In the currently preferred embodiment of the present invention, a square copper wire measuring approximately 0.0063 inches by 0.0063 inches, available from Belton Industrial Limited of Tsing Yi, Hong Kong, is utilized in the voice coil. Care is taken to ensure that the square wire is not twisted in wrapping the wire for forming the voice coil. The square wire is wrapped 291 turns, seven layers deep. The resistance of the square wire is approximately 217 ohms per 1 ,000 feet. In comparison, the resistance for a similar circular copper wire is typically 263 ohms per 1 ,000 feet. Thus, by implementing a square wire, the resistance is reduced by approximately 21.2%.

In an alternative embodiment, wire having a substantially rectangular cross-section is implemented in the voice coil.
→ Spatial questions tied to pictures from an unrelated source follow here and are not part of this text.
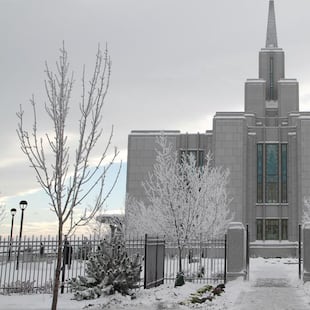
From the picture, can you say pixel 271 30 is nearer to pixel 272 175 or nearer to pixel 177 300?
pixel 272 175

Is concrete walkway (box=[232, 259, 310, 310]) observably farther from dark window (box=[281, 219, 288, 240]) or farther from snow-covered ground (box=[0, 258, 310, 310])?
dark window (box=[281, 219, 288, 240])

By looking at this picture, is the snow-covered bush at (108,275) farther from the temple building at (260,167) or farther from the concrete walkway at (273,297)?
the temple building at (260,167)

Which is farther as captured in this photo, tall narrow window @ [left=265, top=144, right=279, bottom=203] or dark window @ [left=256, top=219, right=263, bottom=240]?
tall narrow window @ [left=265, top=144, right=279, bottom=203]

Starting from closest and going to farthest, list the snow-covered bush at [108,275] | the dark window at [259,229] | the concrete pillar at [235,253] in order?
the snow-covered bush at [108,275] < the concrete pillar at [235,253] < the dark window at [259,229]

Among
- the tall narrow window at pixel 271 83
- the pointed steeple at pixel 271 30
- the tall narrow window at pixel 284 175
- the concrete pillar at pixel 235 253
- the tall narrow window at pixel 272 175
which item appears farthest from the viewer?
the pointed steeple at pixel 271 30

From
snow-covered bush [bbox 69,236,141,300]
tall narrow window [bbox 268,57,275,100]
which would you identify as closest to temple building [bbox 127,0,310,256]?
tall narrow window [bbox 268,57,275,100]

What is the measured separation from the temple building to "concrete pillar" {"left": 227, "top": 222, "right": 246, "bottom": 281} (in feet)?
129

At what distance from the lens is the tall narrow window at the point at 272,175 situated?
60.9 metres

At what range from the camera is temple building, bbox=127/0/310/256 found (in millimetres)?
59375

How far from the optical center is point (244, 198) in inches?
2345

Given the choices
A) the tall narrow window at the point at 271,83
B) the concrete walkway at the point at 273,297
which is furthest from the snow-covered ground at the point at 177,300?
the tall narrow window at the point at 271,83

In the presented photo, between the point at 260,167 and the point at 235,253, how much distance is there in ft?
142

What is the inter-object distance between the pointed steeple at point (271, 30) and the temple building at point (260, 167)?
50.7ft

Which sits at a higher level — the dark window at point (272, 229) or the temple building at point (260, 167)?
the temple building at point (260, 167)
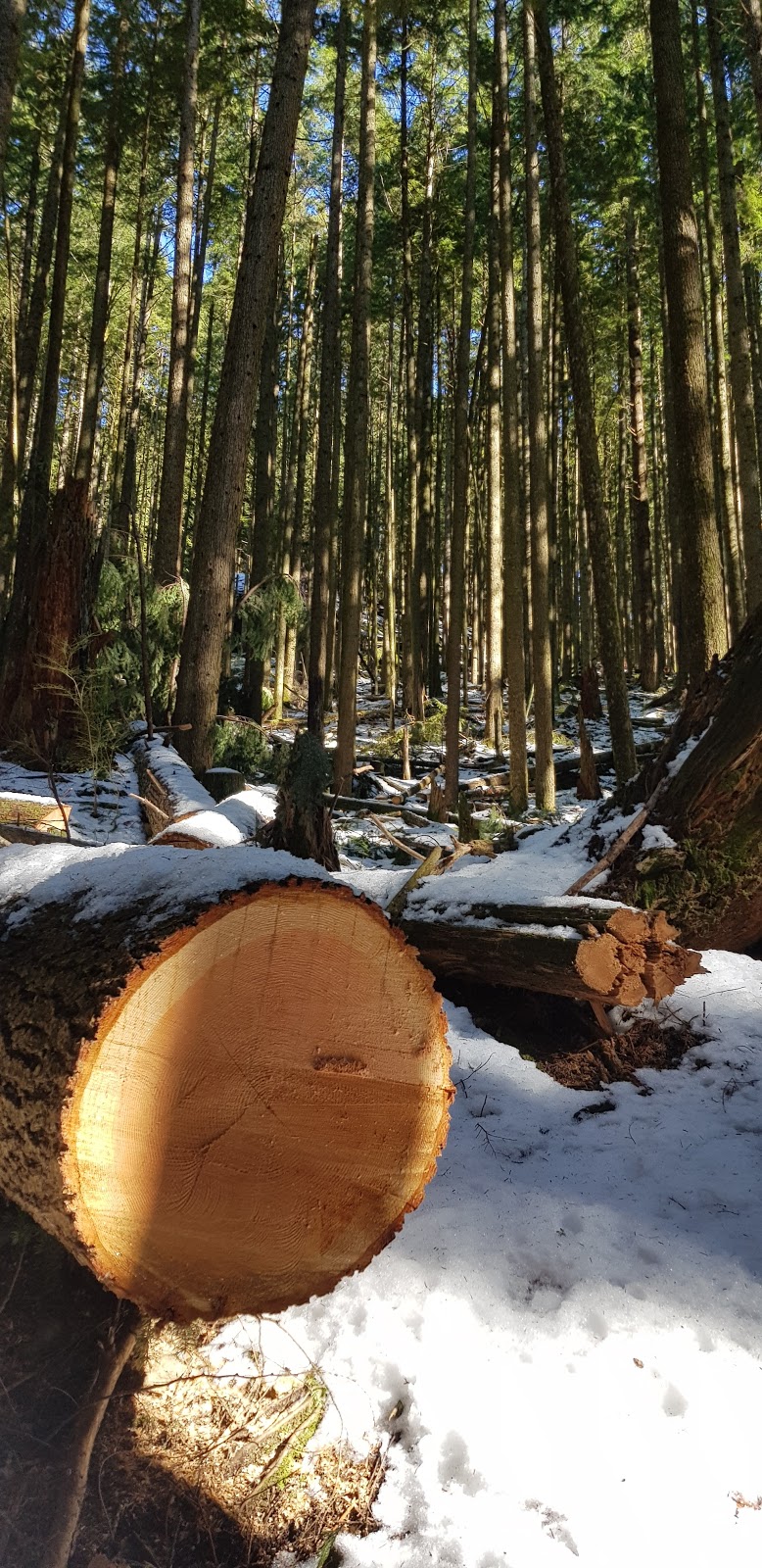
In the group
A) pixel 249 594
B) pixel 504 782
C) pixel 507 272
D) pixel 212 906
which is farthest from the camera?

A rectangular wire also tends to minimize the coil resistance.

Thus, an apparatus and method for minimizing the resistance of a voice coil in a rigid disk drive is disclosed.

Claims

CLAIMSWhat is claimed is:

1. In a rigid disk drive having a circular disk for storing digital data in a puralilty of tracks, a transducer for reading and writing said digital data from and to said disk, an actuator coupled to said transducer for positioning said transducer from one track to another track according to a servomechanism, said actuator comprising: a stationary magnet emanating a magnetic flux; a movable wire coil residing within said magnetic flux, wherein an electrical current conducting through said wire produces a torque which moves said wire coil causing said transducer to be moved, said wire coil comprising a wire having a substantially square cross-section for minimizing resistance of said wire coil.

2. The actuator of Claim 1 , wherein said substantially square wire is coiled a plurality of times in a manner which minimizes gaps between coils.

3. The actuator of Claim 2, wherein said subtantially square wire is approximately 0.0063 inches by 0.0063 inches.

4. The actuator of Claim 3, wherein said wire coil has a resistance of less than 13.5 ohms.

5. An actuator in a magnetic storage system for positioning a head over radial locations of a magnetic media on which digital data is stored to access particular portions of said data, comprising: an actuator body; a member attached to and extending outwards from said actuator body; a flexure attached at one end to said member; a slider attached to the other end of said flexure, wherein said head is attached to said flexure; a coil of wire attached to said actuator body, wherein an electrical signal in said wire causes said actuator body to rotate about a pivot point, said wire having a square cross-section for minimizing resistance of said coil.

6. The actuator of Claim 5, wherein said wire is wound a plurality of times in a manner which minimizes gaps in forming said coil.

7. The actuator of Claim 6, wherein said wire is comprised of copper.

8. An improved actuator for positioning a transducer in reference to a magnetic media upon which digital data is stored in order to access a particular block of said data, comprising: a stationary frame for housing a magnet fixedly attached to said frame, said magnet producing a magentic flux; a moveable coil residing within said magnetic flux, wherein an electrical signal conducted through said coil is translated into radial movement of said coil and said transducer about a pivot point, wherein the improvement comprises said coil having a substantially square for minimizing resistance of said coil.

9. In a rigid disk drive having a circular disk for storing digital data in a puralilty of tracks, a transducer for accessing said digital data, an actuator coupled to said transducer for positioning said transducer from one track to another track according to a servomechanism, said actuator comprising: a stationary magnet emanating a magnetic flux; a movable wire coil residing within said magnetic flux, wherein an electrical current conducting through said wire produces a torque which moves said wire coil causing said transducer to be moved, said wire coil comprising a substantially rectangular wire for minimizing resistance of said wire coil.